I'm creating a game with hundreds of abilities, so trying to leverage abstracts and generics as much as possible.
Each ability extends an abstract Ability class with universal methods like getCooldown(player), which gets a specific ability's cooldown for a player. Inheritance saves me from having to duplicate that code in every ability class.
public abstract class Ability {
public static String getCooldown() {
int cooldown;
//logic to get cooldown in milliseconds
return cooldown;
}
}
But the logic and metadata for each ability are unique and coded like such:
public class Parry extends Ability {
public static String getDescription() {
...
}
public static void castAbility() {
...
}
}
Here's my enum. I'm using an enum because abilities and their metadata are constants that are ideally available at compile time. I also don't want to store the metadata separate from the classes which have the rest of the ability logic.
public enum AbilityEnum {
BORN_READY(BornReady.class),
JUGGLER(Juggler.class),
...
PARRY(Parry.class);
public final Class<? extends Ability> cls;
AbilityEnum(Class<? extends Ability> cls) {
this.cls = cls;
}
}
In other parts of the codebase, I want to use the Enum to generically get basic info on an ability, cast a spell, etc. I want to avoid hard-coding for any specific ability because there are 200+ of them. For example, when a player opens their skill menu, I need to grab the descriptions for every ability. I'd rather not type [ability_name].getDescription() 200+ times.

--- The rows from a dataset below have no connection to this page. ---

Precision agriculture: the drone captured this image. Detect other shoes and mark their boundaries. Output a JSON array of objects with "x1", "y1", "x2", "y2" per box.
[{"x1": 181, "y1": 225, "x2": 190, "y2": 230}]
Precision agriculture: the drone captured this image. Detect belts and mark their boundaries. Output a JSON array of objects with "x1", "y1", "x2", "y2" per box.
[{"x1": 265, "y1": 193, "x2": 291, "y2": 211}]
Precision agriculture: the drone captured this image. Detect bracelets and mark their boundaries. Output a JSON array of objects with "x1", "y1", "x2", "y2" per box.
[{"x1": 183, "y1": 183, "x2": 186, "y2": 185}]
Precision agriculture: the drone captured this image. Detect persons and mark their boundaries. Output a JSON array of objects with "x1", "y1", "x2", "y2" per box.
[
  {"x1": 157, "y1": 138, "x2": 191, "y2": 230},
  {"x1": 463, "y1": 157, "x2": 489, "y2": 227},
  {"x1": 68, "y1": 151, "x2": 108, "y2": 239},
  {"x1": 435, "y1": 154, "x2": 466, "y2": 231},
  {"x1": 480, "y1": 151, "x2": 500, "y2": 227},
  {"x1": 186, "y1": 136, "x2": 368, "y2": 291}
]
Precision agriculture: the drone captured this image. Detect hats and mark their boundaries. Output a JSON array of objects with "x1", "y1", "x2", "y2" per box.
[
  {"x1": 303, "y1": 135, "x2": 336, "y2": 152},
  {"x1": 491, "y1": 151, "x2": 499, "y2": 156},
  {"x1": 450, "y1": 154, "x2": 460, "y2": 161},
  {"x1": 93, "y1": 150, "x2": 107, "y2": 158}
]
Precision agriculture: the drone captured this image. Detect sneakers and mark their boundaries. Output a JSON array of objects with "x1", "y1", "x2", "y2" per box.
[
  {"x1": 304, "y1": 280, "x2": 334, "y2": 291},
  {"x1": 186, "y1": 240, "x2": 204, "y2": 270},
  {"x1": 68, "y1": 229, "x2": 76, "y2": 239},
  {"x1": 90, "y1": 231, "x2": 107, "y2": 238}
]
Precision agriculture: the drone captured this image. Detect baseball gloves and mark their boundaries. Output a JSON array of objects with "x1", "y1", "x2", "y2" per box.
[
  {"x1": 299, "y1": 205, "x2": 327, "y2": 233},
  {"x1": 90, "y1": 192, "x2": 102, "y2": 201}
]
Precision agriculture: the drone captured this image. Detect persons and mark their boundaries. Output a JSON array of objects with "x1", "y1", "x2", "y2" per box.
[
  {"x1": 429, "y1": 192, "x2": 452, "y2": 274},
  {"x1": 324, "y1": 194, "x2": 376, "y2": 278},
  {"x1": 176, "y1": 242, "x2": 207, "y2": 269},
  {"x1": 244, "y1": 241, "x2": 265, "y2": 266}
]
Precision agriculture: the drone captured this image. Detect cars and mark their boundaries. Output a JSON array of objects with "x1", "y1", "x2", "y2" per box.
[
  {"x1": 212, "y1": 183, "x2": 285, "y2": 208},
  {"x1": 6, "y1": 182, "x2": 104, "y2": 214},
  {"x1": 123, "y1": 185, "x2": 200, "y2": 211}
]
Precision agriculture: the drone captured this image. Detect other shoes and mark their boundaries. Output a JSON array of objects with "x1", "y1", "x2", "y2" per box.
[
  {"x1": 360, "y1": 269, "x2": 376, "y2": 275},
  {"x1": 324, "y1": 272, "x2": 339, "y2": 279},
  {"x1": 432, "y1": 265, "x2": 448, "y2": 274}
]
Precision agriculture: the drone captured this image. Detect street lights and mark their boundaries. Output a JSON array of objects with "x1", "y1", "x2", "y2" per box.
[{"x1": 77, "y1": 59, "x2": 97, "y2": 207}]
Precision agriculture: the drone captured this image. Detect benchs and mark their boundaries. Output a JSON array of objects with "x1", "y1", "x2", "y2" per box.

for (AbilityEnum ability : AbilityEnum.values()) {
String tooltip = ability.cls.getDescription();
...
// load descriptions into menu system so players
// can hover abilities for a tooltip description
}
If I try to run this I get the error:
Cannot resolve method 'getDescription' in 'Class'
This confuses me because I bounded the generic, so why does it think it has a Class instead of an Ability? I think I'm either misusing generics or have the wrong syntax for calling methods this way. Perhaps I should be using a list or something else instead of an enum?